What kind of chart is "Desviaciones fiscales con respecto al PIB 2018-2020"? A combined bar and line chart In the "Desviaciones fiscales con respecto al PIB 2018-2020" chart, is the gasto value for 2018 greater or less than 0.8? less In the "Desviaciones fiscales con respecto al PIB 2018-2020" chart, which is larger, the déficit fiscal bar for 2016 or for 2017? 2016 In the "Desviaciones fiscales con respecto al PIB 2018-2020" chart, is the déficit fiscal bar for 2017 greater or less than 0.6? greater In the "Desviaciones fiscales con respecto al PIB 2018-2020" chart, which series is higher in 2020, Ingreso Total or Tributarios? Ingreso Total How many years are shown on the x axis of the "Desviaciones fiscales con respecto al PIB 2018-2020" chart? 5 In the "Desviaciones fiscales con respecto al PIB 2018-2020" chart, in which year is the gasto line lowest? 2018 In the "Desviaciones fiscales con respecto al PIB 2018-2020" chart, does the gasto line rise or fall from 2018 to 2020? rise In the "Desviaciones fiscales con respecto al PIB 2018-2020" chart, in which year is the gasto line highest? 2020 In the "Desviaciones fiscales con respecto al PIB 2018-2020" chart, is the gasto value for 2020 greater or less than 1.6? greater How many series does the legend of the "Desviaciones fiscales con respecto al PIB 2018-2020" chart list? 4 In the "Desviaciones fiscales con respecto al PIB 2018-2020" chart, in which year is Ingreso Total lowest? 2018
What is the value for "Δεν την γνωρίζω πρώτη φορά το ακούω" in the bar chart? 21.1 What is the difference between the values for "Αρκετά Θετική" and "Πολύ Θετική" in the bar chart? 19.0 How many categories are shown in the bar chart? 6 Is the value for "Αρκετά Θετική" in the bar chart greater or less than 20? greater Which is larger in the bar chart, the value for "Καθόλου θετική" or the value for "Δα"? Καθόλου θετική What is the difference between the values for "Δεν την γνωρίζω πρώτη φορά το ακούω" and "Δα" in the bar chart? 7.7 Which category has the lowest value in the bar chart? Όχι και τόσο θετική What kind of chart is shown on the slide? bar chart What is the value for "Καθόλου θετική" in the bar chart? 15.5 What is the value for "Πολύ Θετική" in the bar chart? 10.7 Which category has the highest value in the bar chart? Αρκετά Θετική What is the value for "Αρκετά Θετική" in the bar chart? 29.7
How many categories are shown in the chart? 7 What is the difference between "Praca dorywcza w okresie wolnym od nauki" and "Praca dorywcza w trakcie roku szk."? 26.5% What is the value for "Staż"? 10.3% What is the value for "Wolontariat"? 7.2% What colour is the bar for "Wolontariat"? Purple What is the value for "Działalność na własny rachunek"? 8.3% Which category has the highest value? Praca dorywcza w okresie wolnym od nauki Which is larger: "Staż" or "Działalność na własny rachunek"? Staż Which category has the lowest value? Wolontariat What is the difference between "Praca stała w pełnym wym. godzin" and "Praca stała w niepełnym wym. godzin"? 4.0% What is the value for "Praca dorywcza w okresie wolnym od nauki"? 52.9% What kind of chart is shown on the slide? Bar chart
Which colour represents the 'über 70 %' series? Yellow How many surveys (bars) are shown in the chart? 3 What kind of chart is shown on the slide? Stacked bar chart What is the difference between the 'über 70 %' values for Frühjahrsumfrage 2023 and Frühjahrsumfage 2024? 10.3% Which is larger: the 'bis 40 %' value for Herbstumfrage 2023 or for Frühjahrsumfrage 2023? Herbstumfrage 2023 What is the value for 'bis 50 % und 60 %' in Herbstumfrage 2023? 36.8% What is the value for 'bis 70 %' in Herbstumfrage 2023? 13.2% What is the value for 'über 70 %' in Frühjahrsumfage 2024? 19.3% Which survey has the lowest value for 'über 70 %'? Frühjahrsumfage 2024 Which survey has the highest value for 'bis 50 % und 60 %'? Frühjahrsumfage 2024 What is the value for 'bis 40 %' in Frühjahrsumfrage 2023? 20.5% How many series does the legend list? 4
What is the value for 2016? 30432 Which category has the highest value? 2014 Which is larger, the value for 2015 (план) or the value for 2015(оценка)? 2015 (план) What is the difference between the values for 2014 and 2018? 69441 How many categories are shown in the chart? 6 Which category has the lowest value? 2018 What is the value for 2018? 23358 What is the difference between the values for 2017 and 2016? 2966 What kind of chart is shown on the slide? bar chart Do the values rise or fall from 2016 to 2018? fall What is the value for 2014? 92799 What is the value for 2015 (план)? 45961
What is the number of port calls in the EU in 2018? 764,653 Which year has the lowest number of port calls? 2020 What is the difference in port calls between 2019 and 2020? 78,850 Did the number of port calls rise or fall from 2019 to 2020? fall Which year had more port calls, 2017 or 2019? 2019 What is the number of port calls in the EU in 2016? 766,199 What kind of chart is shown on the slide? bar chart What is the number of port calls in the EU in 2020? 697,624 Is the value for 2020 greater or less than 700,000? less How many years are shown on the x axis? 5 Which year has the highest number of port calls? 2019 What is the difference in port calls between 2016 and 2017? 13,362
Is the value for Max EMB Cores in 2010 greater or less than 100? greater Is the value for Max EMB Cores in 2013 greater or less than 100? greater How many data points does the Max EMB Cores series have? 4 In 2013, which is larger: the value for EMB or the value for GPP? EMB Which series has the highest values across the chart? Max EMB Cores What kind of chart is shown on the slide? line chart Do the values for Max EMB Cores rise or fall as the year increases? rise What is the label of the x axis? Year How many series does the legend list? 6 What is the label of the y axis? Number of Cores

● **Exercise details**:
List each line in the records that contains the word "port".

● **Solution to this task**:
What is the number of port calls in the EU in 2018? 764,653 Which year has the lowest number of port calls? 2020 What is the difference in port calls between 2019 and 2020? 78,850 Did the number of port calls rise or fall from 2019 to 2020? fall Which year had more port calls, 2017 or 2019? 2019 What is the number of port calls in the EU in 2016? 766,199 What kind of chart is shown on the slide? bar chart What is the number of port calls in the EU in 2020? 697,624 Is the value for 2020 greater or less than 700,000? less How many years are shown on the x axis? 5 Which year has the highest number of port calls? 2019 What is the difference in port calls between 2016 and 2017? 13,362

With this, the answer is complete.